"Lung vessel segmentation in CT images using graph cuts"
Zhiwei Zhai, Marius Staring and Berend C. Stoel
Accurate lung vessel segmentation is an important operation for lung CT analysis. Hessian-based filters are popular for pulmonary vessel enhancement. However, due to their low response at vessel bifurcations and vessel boundaries, extracting lung vessels by thresholding the vesselness is inaccurate. Some literature turns to graph cuts for more accurate segmentation, as it incorporates neighbourhood information. In this work, we propose a new graph cuts cost function combining appearance and shape, where CT intensity represents appearance and vesselness from a Hessian-based filter represents shape. In order to make the graph representation computationally tractable, voxels that are considered clearly background are removed using a low threshold on the vesselness map.
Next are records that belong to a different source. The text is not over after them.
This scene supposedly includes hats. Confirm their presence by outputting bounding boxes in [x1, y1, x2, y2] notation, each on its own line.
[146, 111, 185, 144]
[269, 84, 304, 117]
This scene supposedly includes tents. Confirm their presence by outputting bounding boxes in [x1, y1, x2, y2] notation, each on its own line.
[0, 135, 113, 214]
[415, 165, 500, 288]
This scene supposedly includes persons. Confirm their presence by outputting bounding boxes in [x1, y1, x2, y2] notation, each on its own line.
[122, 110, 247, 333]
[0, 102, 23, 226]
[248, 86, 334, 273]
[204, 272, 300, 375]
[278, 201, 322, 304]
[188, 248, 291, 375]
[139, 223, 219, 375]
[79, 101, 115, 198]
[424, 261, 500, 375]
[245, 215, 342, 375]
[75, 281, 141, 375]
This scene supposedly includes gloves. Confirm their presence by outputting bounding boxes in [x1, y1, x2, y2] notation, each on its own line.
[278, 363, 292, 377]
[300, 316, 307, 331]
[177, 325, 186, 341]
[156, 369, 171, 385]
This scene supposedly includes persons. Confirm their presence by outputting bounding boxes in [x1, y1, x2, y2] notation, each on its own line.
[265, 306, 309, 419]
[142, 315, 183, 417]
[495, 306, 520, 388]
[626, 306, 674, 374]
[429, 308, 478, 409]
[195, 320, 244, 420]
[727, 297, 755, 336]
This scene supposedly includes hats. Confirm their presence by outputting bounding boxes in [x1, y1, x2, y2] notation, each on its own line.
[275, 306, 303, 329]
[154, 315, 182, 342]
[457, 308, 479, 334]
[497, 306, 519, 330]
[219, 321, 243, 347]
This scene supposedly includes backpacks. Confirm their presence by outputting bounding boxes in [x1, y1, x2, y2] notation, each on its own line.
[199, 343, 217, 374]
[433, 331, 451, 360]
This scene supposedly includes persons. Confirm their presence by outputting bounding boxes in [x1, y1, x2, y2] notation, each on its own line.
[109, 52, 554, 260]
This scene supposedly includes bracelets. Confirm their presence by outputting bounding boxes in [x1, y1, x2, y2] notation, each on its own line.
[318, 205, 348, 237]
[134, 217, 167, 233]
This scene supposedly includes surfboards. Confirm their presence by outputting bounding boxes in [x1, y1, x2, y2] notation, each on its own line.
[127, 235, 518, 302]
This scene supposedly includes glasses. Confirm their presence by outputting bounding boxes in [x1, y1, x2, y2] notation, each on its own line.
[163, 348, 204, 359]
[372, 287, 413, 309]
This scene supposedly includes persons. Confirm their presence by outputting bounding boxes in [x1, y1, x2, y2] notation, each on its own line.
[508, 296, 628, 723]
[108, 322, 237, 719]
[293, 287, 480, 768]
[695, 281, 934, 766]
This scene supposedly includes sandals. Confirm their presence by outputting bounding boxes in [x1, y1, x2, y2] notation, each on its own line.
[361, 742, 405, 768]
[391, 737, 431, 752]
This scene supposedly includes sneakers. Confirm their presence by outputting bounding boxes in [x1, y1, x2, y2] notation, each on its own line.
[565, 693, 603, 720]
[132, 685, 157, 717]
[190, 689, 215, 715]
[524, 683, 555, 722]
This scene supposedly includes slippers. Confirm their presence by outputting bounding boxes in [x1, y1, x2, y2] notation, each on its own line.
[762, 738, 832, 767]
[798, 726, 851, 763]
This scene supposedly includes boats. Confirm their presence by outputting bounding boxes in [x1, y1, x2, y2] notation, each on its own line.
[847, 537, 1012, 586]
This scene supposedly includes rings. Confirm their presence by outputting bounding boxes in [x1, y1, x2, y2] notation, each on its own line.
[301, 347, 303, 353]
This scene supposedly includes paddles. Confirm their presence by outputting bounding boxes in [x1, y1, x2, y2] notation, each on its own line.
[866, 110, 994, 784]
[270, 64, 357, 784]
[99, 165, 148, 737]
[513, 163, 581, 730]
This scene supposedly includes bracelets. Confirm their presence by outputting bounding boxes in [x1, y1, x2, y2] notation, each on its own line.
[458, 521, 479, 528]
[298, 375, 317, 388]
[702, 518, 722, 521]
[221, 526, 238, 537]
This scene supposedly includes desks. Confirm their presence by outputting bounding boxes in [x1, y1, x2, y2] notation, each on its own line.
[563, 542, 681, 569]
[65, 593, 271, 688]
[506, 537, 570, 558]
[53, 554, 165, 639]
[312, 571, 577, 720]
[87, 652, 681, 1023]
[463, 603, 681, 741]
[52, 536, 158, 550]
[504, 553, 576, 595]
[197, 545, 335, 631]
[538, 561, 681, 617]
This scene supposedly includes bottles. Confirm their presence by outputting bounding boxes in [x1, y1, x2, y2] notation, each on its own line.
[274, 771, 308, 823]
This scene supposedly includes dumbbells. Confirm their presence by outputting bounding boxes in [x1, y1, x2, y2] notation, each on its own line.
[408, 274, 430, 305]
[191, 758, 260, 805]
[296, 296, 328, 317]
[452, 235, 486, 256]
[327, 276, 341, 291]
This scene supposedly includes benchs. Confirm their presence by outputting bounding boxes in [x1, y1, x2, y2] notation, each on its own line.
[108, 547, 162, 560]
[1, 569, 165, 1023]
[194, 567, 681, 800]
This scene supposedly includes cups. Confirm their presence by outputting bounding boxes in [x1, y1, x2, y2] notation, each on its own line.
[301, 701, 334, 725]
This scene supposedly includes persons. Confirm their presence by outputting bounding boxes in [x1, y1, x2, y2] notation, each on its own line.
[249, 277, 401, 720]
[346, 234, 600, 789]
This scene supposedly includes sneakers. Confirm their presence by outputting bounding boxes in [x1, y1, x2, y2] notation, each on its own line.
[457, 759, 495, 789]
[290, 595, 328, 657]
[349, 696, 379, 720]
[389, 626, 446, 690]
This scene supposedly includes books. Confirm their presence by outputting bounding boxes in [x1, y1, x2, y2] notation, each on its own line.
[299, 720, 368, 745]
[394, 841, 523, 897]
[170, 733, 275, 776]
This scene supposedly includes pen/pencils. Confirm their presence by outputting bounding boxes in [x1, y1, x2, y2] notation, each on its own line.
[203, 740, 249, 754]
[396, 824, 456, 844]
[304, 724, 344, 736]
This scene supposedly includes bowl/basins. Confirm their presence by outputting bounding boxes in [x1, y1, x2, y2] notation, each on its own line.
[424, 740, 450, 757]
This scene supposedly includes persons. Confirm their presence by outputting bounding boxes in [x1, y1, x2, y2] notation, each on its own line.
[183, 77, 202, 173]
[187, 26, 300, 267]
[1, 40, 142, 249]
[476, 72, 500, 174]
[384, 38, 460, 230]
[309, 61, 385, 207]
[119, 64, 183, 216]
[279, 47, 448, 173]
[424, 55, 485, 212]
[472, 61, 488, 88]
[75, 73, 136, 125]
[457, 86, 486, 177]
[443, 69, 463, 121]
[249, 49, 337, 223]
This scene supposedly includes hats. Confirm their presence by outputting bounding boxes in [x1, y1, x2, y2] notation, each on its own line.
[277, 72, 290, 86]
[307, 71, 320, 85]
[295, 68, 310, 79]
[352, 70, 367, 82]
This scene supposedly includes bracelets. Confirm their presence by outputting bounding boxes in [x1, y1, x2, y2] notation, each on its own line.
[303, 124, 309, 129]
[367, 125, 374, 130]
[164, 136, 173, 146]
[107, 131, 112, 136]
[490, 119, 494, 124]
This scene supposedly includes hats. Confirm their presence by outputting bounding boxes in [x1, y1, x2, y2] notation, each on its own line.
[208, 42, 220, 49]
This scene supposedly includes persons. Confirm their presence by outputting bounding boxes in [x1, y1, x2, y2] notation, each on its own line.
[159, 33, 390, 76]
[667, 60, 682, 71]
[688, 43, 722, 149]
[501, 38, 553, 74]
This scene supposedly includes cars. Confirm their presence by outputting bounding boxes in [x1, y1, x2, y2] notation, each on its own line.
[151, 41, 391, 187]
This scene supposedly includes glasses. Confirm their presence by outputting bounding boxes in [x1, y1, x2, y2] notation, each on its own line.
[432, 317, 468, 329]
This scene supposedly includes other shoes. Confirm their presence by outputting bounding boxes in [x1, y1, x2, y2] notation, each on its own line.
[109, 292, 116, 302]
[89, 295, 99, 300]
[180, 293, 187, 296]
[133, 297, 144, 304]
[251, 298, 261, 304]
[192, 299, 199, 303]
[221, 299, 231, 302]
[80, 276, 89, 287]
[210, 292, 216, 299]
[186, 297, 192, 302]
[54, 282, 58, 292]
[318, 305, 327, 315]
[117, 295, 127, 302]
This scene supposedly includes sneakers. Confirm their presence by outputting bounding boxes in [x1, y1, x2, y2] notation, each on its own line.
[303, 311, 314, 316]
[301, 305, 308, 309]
The graph structure is then established based on the neighbourhood relationship of the remaining voxels. Vessels are segmented by minimizing the energy cost function with the graph cuts optimization framework. We optimized the parameters and evaluated the proposed method with two manually labeled sub-volumes. For independent evaluation, we used the 20 CT scans of the VESSEL12 challenge. The evaluation results of the sub-volumes dataset show that the proposed method produced a more accurate vessels segmentation. For the VESSEL12 dataset, our method obtained a competitive performance with an area under the ROC of 0.975, especially among the binary submissions.